The Best States For Landlords

There are a great deal of states that have developed a reputation for helping landlords in their investment endeavors, but some states boast inherent advantages over others. Three states, in particular, seem to award landlords with more benefits than just about everywhere else. To that end, some of the most landlord-friendly states in 2020 are as follows:

  • Texas

  • Indiana

  • Colorado

Texas

Out of all the states landlords have found to be the most conducive to investing efforts, none may be more apparent than Texas. As it turns out, Texas offers a wide variety of landlord advantages, but the single most important reason has to do with the state’s inclination to take lease violations very seriously. Due largely to Texas’ propensity to favor landlords in lease violations, it’s fairly easy to see why rental property owners are enamored with the prospect of buying assets in the Lone Star State.

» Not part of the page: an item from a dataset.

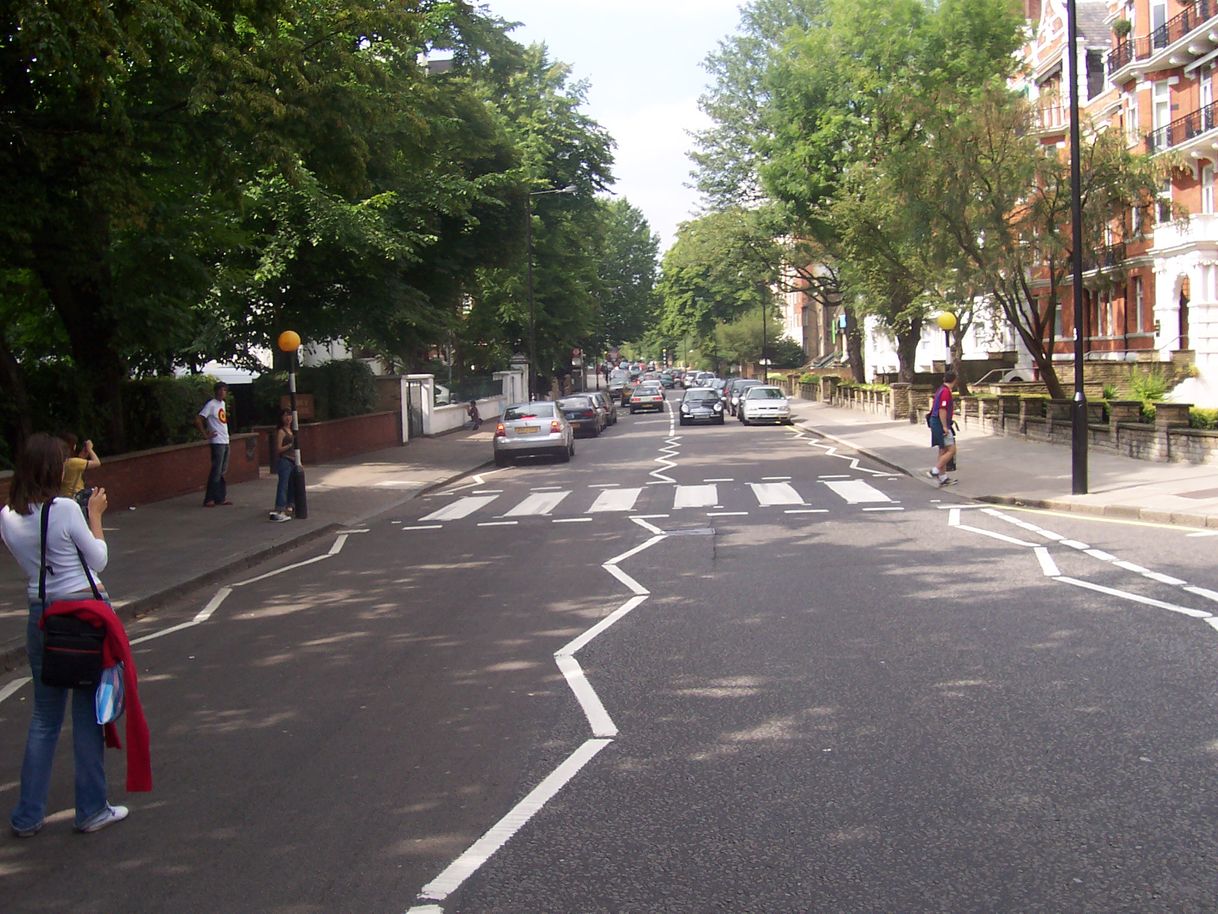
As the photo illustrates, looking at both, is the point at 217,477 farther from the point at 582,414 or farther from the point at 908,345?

In fact, the whole of Texas tends to place an emphasis on the preservation of landlords’ rights in the event lease conditions are broken. Few places, for that matter, facilitate easier relief, compensation or repossession of the rental unit if the lease terms are violated. That means landlords with well-crafted lease agreements can enjoy more “peace of mind” than their counterparts in just about every other state. If that wasn’t enough, Texas boasts several affordable markets where demand is increasing and rental asking prices are still incredibly attractive.

Indiana

One of the most landlord-friendly attributes about Indiana is the state’s price-to-rent ratio. With a median home value of $145,300, which is well below the national average, the median rent in Indiana is about $1,100. It is worth noting, however, that the profit potential isn’t the only reason landlords find Indiana to be such a great place to own a rental property. In addition to attractive rental rates, the rules that govern security deposits lean heavily in favor of landlords. Laws in the state of Indiana allow landlords to retain security deposits for 45 days. As a result, landlords may take an appropriate amount of time to determine whether or not they need to use the deposit on any damages caused by tenants. Other states don’t give the landlord enough time to evaluate the property, potentially leading to them giving back the deposit when at least some of it should have been kept.

Colorado

Colorado is unique in that it is one of the few states where local law enforcement takes the side of the landlord. Whereas many states protect the rights of the tenants at the expense of the landlord, Colorado does the opposite. As a result, the process of evicting a tenant for unpaid rent is made simpler. Any demand for compliance notices initiated by the landlord are limited to 72 hours. At that time, tenants are given two options: pay their landlords or leave the property. After the demand for compliance expires, tenants are given a mere 48 hours to get out of the home. Other states, however, may allow the eviction process to drag on for far too long, effectively ruining any profit potential for the owner.

Summary

While great rental markets exist in every state, there’s no doubt that some states reward investors who choose to set up shop in certain locations. Make no mistake (about it), certain states are simply better to invest in than others. Landlord-friendly states, for example, tend to place the rights of homeowners ahead of their tenants, which bodes incredibly well for any rental property portfolio. Combined with great cash flow, there’s no reason a landlord-friendly state couldn’t simultaneously put an asset over the top while mitigating risk. Therefore, pay special considerations to the rules in regulations in your particular state.